> ESERCIZI:
(1) Restituisci integralmente il brano su Camon, senza cambiare nulla.
(2) Riporta ogni riga dell'elenco in cui compare la parola "large", tenendo conto di maiuscole e minuscole.

> BRANO:

Oggi che cambia tutto, il capitalismo, il cristianesimo, la società, come si fa a non essere tormentati? Camon è orfano della civiltà contadina, la cui scomparsa, per Charles Péguy, «è il più grande avvenimento della storia dopo la nascita di Cristo». L’altro lutto che si porta dentro è la morte del vecchio cattolicesimo. Perciò, come osserva Emilio Manco nella prefazione di Son tornate le volpi, «qualunque cosa giudichi… sotto-sotto si vendica sempre del suo lutto», di questa doppia condizione di orfano, facendola pagare ai lettori. «Prima di tutti la pago io», ribatte. «Sono stato formato da piccolo per vivere tutta la vita dentro una verità, ma così non è. Patisco molto la metamorfosi del sacro». In quel sistema di giornate e stagioni scandite dalla fede si componeva anche la povertà: sublimata, trasfigurata. Per uno così sarebbe finzione credere alle chimere del pensiero corrente. Dunque, svelarne vuoti e tradimenti non è vendicarsi di una doppia privazione, ma un desiderare schietto, senza infingimenti. «Sono un narratore della crisi», dice di sé. «Racconto il prezzo del progresso». Del capitalismo darwiniano, della globalizzazione selettiva, del mercatismo finanziario. Che vagheggiano integrazioni, sempre incompiute. Sostenibilità inseguite, quasi sempre a vantaggio delle élite. Democrazie digitali stratificate. Il risultato sono scarti, frange di sconfitti, escrescenze criminali, metastasi di scorie…

In Son tornate le volpi le stazioni ferroviarie diventano ricoveri di un’umanità perduta. Fuori da Roma Termini o da Torino Porta Nuova ci s’imbatte nei barboni a terra. Camon se li porta nei pensieri. «Di sera i barboni/ s’addormentano di botto/ tra due cartoni,/ uno sopra e uno sotto./ Li leccano i cani/ con la lingua rosetta,/ li scansano i cristiani/ che vanno di fretta…». I drogati finiscono la giornata dentro vagoni-ospedale. «Di notte sui binari/ morti vanno i treni fuori servizio:/ senza il permesso dei funzionari/ vi salgono giovani perduti nel vizio:/ Bevono intrugli/ di lattine,/ birra,/ coca,/ rimasugli/ lasciati dai viaggiatori…».

> VOCI RIPORTATE:
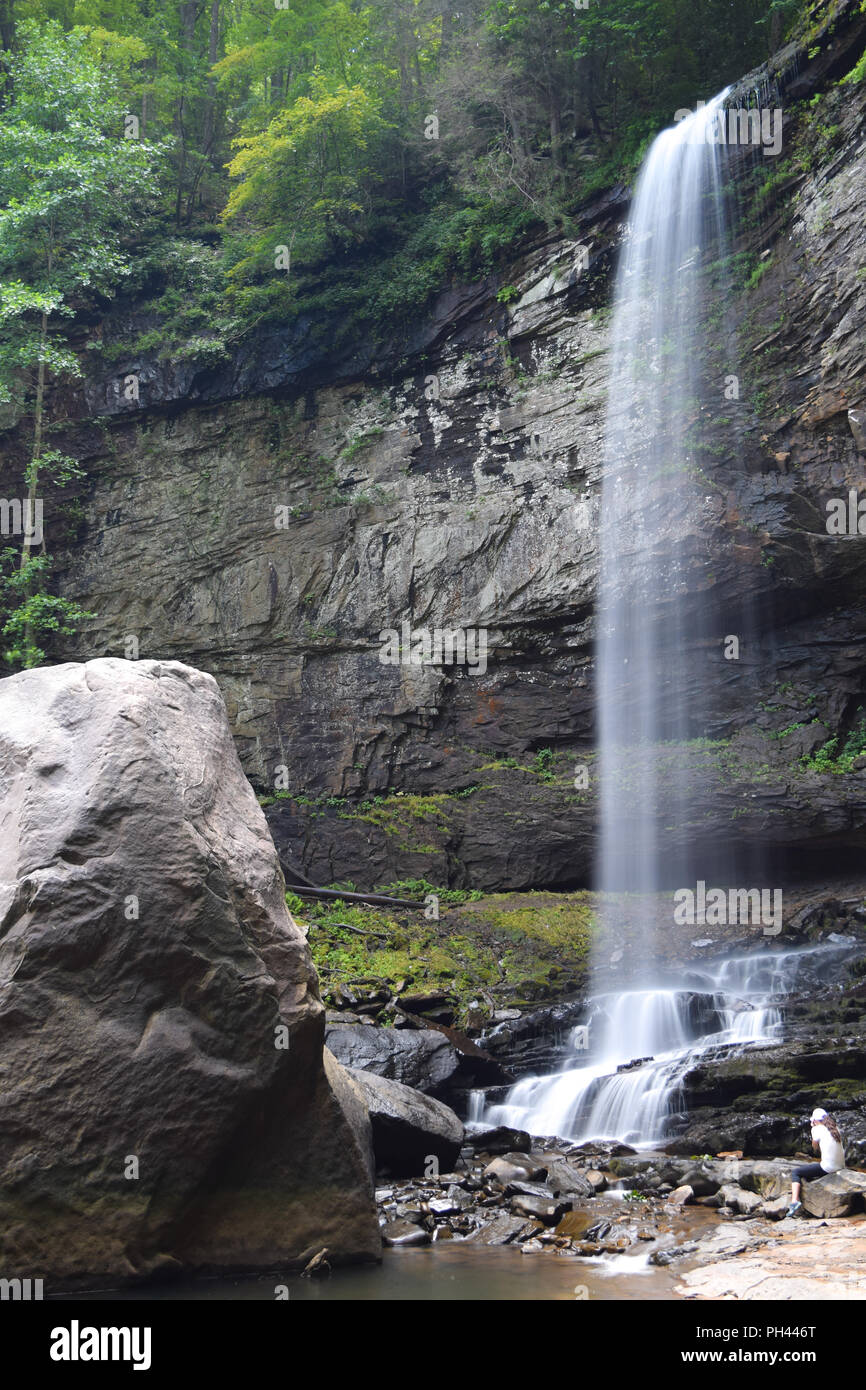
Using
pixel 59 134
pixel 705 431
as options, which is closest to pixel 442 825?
pixel 705 431

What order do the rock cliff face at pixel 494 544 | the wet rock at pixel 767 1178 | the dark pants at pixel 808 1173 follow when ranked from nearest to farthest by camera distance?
the wet rock at pixel 767 1178 → the dark pants at pixel 808 1173 → the rock cliff face at pixel 494 544

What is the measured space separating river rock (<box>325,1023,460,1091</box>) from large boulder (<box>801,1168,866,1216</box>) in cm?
433

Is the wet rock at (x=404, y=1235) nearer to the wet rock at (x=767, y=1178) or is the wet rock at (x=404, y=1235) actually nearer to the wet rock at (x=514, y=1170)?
the wet rock at (x=514, y=1170)

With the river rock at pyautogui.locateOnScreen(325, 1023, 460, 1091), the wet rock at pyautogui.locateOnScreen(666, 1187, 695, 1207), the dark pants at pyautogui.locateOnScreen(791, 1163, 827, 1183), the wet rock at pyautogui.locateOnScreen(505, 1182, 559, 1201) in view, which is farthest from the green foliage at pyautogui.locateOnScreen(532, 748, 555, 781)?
the wet rock at pyautogui.locateOnScreen(666, 1187, 695, 1207)

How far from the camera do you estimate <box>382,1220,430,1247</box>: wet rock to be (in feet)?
21.1

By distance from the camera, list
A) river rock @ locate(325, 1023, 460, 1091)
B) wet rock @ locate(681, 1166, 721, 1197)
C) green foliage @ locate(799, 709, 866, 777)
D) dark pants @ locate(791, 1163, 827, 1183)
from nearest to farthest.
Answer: dark pants @ locate(791, 1163, 827, 1183)
wet rock @ locate(681, 1166, 721, 1197)
river rock @ locate(325, 1023, 460, 1091)
green foliage @ locate(799, 709, 866, 777)

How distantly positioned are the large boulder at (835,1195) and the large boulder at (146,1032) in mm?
3098

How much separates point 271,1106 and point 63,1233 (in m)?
1.22

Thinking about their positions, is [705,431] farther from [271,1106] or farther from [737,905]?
[271,1106]

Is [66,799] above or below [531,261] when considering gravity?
below

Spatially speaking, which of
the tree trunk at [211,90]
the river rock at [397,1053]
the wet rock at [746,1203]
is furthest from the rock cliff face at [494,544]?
the wet rock at [746,1203]

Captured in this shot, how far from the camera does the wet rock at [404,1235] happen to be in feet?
21.1

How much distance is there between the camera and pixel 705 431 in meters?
17.9

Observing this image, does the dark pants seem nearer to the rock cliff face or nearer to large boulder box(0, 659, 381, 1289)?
large boulder box(0, 659, 381, 1289)
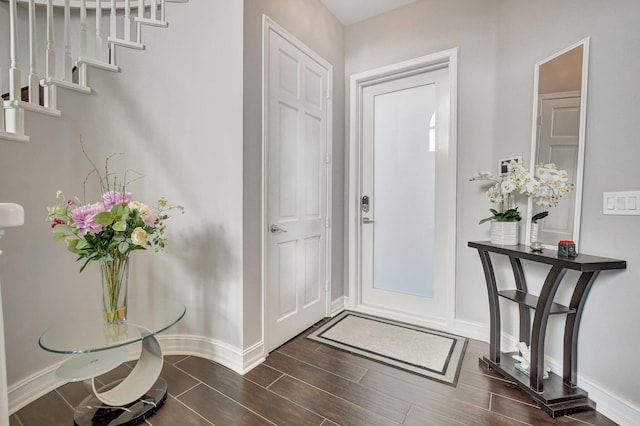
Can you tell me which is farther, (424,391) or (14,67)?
(424,391)

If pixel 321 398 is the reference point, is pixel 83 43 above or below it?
above

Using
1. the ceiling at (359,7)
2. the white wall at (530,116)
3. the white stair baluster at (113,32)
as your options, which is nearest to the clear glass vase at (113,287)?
the white stair baluster at (113,32)

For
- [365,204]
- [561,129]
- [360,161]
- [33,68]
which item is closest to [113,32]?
[33,68]

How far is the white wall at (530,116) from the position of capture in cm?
152

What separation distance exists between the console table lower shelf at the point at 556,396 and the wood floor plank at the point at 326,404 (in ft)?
2.63

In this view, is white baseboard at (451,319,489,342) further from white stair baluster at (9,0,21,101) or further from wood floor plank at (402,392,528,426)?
white stair baluster at (9,0,21,101)

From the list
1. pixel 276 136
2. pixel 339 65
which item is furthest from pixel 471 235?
pixel 339 65

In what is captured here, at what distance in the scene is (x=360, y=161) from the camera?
2992mm

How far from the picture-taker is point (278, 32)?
7.29 feet

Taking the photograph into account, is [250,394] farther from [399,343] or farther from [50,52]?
[50,52]

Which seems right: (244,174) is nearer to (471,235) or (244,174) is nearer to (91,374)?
(91,374)

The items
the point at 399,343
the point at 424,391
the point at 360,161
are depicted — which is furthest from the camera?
the point at 360,161

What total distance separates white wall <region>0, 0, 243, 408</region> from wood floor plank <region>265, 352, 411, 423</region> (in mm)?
363

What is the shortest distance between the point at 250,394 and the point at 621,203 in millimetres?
2212
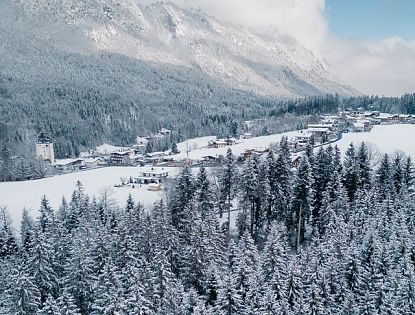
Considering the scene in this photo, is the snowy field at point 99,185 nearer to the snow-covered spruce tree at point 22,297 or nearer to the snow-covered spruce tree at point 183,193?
the snow-covered spruce tree at point 183,193

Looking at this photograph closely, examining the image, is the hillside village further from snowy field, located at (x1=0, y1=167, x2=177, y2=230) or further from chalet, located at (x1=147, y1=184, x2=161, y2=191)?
chalet, located at (x1=147, y1=184, x2=161, y2=191)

> RISPOSTE IN ORDINE:
(1)
Oggi che cambia tutto, il capitalismo, il cristianesimo, la società, come si fa a non essere tormentati? Camon è orfano della civiltà contadina, la cui scomparsa, per Charles Péguy, «è il più grande avvenimento della storia dopo la nascita di Cristo». L’altro lutto che si porta dentro è la morte del vecchio cattolicesimo. Perciò, come osserva Emilio Manco nella prefazione di Son tornate le volpi, «qualunque cosa giudichi… sotto-sotto si vendica sempre del suo lutto», di questa doppia condizione di orfano, facendola pagare ai lettori. «Prima di tutti la pago io», ribatte. «Sono stato formato da piccolo per vivere tutta la vita dentro una verità, ma così non è. Patisco molto la metamorfosi del sacro». In quel sistema di giornate e stagioni scandite dalla fede si componeva anche la povertà: sublimata, trasfigurata. Per uno così sarebbe finzione credere alle chimere del pensiero corrente. Dunque, svelarne vuoti e tradimenti non è vendicarsi di una doppia privazione, ma un desiderare schietto, senza infingimenti. «Sono un narratore della crisi», dice di sé. «Racconto il prezzo del progresso». Del capitalismo darwiniano, della globalizzazione selettiva, del mercatismo finanziario. Che vagheggiano integrazioni, sempre incompiute. Sostenibilità inseguite, quasi sempre a vantaggio delle élite. Democrazie digitali stratificate. Il risultato sono scarti, frange di sconfitti, escrescenze criminali, metastasi di scorie…

In Son tornate le volpi le stazioni ferroviarie diventano ricoveri di un’umanità perduta. Fuori da Roma Termini o da Torino Porta Nuova ci s’imbatte nei barboni a terra. Camon se li porta nei pensieri. «Di sera i barboni/ s’addormentano di botto/ tra due cartoni,/ uno sopra e uno sotto./ Li leccano i cani/ con la lingua rosetta,/ li scansano i cristiani/ che vanno di fretta…». I drogati finiscono la giornata dentro vagoni-ospedale. «Di notte sui binari/ morti vanno i treni fuori servizio:/ senza il permesso dei funzionari/ vi salgono giovani perduti nel vizio:/ Bevono intrugli/ di lattine,/ birra,/ coca,/ rimasugli/ lasciati dai viaggiatori…».

(2)
What is the measured space separating river rock (<box>325,1023,460,1091</box>) from large boulder (<box>801,1168,866,1216</box>) in cm?
How distantly positioned are the large boulder at (835,1195) and the large boulder at (146,1032) in mm?
Observing this image, does the dark pants seem nearer to the rock cliff face or nearer to large boulder box(0, 659, 381, 1289)?
large boulder box(0, 659, 381, 1289)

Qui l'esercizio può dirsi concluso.